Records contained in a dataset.
►

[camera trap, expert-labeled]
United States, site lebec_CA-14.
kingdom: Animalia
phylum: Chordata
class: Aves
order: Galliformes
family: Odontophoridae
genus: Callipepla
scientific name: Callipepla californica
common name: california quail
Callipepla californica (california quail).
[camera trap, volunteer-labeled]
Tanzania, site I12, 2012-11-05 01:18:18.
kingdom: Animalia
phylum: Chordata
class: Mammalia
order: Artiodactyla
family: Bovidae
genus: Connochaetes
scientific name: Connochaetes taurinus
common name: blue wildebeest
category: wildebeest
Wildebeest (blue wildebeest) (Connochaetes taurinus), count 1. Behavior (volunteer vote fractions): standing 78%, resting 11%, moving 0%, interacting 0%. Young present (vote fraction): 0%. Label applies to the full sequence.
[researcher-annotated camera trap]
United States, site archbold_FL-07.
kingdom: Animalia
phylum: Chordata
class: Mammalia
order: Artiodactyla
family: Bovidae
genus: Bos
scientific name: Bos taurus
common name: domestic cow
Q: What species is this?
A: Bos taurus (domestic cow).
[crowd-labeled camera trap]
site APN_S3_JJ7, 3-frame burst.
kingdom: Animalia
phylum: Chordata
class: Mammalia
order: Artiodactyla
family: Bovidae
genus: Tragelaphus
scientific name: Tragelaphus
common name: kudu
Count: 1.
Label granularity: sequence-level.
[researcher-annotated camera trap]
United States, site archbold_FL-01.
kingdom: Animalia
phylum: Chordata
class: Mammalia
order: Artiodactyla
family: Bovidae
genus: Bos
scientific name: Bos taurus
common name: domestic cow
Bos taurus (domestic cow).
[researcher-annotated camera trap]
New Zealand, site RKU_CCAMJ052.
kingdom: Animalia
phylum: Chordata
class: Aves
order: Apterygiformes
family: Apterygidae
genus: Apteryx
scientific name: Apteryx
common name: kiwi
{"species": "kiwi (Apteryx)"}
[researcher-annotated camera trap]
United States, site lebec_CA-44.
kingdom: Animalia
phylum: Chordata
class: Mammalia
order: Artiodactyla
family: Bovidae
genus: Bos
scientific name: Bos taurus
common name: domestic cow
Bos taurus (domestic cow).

◄

Wherever the word "genus" appears in the entries above, copy that line.

genus: Callipepla
genus: Connochaetes
genus: Bos
genus: Tragelaphus
genus: Bos
genus: Apteryx
genus: Bos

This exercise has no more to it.